* Exercise requirements: Your task is to transcribe the entries below exactly, beginning with the line containing "When presented with" and ending with the final line, and to add nothing else.
[Material for this exercise start]
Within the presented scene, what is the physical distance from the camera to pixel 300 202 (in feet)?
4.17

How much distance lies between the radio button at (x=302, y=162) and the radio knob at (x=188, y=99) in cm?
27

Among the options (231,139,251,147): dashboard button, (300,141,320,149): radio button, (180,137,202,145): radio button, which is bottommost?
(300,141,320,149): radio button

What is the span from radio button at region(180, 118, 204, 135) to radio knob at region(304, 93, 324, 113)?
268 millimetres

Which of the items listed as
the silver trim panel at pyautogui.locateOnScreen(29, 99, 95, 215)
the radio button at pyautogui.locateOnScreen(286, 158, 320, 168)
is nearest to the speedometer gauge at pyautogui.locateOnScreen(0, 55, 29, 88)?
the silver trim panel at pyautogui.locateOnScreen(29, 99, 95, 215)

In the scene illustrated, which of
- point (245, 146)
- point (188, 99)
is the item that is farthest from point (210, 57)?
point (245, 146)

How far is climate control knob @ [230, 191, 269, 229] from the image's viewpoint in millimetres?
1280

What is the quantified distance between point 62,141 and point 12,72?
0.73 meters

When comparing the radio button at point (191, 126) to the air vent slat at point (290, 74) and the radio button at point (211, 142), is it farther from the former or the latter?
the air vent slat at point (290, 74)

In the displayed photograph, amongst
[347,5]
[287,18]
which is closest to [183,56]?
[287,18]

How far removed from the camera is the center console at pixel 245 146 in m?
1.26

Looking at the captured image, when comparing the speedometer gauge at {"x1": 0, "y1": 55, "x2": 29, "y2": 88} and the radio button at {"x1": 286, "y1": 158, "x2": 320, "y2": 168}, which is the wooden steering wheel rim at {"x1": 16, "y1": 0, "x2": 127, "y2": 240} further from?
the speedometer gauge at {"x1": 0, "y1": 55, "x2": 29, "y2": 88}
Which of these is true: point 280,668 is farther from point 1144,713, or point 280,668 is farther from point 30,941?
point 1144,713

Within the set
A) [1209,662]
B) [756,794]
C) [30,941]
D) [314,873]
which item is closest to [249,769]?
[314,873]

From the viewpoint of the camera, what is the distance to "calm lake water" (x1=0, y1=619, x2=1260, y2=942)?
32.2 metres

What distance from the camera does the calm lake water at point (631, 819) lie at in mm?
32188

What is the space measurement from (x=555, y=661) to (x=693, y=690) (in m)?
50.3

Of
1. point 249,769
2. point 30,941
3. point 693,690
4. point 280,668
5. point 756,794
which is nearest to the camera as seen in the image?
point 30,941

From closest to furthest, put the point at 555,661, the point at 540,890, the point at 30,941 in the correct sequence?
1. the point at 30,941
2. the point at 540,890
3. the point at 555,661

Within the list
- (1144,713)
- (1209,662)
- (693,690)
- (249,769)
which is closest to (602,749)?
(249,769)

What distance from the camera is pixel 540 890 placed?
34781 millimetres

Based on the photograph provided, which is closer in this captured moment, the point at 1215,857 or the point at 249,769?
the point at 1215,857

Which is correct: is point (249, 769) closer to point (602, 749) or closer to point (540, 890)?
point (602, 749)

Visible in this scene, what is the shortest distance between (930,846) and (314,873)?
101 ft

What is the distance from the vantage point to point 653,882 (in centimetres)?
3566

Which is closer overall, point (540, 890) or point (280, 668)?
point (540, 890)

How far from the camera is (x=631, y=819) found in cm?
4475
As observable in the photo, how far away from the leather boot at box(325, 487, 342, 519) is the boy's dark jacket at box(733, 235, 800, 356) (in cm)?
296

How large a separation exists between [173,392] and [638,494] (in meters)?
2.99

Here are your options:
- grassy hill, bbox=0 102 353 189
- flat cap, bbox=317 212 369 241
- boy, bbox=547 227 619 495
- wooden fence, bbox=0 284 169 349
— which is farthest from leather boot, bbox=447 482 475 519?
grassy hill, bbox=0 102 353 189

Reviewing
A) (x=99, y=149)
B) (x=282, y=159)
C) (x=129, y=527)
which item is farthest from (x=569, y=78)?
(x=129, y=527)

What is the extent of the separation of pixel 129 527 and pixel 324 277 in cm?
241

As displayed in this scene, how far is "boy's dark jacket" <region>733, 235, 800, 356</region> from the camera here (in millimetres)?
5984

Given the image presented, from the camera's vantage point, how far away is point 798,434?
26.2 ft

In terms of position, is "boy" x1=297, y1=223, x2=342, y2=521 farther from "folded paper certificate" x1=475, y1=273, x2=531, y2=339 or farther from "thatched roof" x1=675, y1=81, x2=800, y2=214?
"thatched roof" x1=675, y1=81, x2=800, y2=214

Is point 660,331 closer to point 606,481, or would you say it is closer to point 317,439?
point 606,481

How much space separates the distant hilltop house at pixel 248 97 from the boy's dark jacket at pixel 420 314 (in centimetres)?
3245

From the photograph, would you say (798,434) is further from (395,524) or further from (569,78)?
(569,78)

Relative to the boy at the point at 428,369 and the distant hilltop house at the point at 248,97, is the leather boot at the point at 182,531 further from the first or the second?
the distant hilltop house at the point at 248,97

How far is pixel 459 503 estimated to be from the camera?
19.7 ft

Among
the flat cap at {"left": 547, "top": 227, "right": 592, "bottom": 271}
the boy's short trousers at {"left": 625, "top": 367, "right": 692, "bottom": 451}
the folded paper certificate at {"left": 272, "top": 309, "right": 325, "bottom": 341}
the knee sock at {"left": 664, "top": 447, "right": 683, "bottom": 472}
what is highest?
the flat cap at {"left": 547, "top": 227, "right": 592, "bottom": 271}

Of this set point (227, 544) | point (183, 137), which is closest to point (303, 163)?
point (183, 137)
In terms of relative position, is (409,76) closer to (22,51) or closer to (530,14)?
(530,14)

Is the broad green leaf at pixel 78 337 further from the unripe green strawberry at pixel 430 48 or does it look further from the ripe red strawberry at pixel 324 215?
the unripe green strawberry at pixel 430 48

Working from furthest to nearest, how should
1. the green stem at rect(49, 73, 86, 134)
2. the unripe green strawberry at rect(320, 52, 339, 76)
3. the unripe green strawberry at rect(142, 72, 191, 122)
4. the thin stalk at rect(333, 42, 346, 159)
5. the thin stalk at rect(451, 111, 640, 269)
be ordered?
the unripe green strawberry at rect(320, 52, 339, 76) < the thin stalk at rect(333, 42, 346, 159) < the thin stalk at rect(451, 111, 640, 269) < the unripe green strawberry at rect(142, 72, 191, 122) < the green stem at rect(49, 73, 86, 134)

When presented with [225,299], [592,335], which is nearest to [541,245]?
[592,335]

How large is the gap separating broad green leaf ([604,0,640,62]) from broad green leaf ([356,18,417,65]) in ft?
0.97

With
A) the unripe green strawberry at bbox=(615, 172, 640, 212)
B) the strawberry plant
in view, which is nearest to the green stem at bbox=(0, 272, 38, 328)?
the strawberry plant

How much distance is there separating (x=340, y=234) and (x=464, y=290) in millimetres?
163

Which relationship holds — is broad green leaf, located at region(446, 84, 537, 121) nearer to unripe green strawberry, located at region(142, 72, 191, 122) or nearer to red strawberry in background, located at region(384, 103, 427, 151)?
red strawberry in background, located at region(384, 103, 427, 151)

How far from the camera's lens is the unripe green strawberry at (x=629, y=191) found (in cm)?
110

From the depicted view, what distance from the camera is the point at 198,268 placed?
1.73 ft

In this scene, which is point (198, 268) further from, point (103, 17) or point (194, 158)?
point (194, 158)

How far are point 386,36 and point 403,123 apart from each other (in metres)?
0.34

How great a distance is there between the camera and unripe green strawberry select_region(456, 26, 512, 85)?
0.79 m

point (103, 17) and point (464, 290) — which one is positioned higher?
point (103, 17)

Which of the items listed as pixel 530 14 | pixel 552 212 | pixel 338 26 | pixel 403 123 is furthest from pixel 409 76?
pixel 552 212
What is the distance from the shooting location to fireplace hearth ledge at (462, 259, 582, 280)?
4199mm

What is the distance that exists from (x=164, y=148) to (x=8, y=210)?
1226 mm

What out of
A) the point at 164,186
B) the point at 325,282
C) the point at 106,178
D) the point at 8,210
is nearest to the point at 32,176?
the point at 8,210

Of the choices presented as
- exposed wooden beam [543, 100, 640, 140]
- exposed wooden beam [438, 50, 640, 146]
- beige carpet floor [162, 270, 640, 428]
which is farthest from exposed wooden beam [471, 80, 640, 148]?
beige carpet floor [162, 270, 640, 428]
[Material for this exercise end]
* Correct answer:
When presented with [225,299], [592,335], which is nearest to [541,245]?
[592,335]

How large is the gap separating broad green leaf ([604,0,640,62]) from broad green leaf ([356,18,417,65]) in ft?
0.97

With
A) the unripe green strawberry at bbox=(615, 172, 640, 212)
B) the strawberry plant
in view, which is nearest to the green stem at bbox=(0, 272, 38, 328)?
the strawberry plant

How much distance is there separating (x=340, y=234) and (x=464, y=290) in millimetres?
163

Which relationship holds — is broad green leaf, located at region(446, 84, 537, 121) nearer to unripe green strawberry, located at region(142, 72, 191, 122) or nearer to red strawberry in background, located at region(384, 103, 427, 151)?
red strawberry in background, located at region(384, 103, 427, 151)

How far from the camera's lens is the unripe green strawberry at (x=629, y=191) found (in cm)?
110

From the depicted view, what distance from the camera is the point at 198,268 placed?
1.73 ft

In this scene, which is point (198, 268) further from, point (103, 17) or point (194, 158)?
point (194, 158)

How far are point 386,36 and point 403,123 apart from each other (in metres)?
0.34

How great a distance is there between the camera and unripe green strawberry select_region(456, 26, 512, 85)?
0.79 m

point (103, 17) and point (464, 290) — which one is positioned higher?
point (103, 17)

Which of the items listed as pixel 530 14 | pixel 552 212 | pixel 338 26 | pixel 403 123 is furthest from pixel 409 76?
pixel 552 212
What is the distance from the shooting location to fireplace hearth ledge at (462, 259, 582, 280)?
4199mm

What is the distance that exists from (x=164, y=148) to (x=8, y=210)?
1226 mm

What out of
A) the point at 164,186
B) the point at 325,282
C) the point at 106,178
D) the point at 8,210
is nearest to the point at 32,176?
the point at 8,210

Of the choices presented as
- exposed wooden beam [543, 100, 640, 140]
- exposed wooden beam [438, 50, 640, 146]
- beige carpet floor [162, 270, 640, 428]
which is farthest from exposed wooden beam [471, 80, 640, 148]?
beige carpet floor [162, 270, 640, 428]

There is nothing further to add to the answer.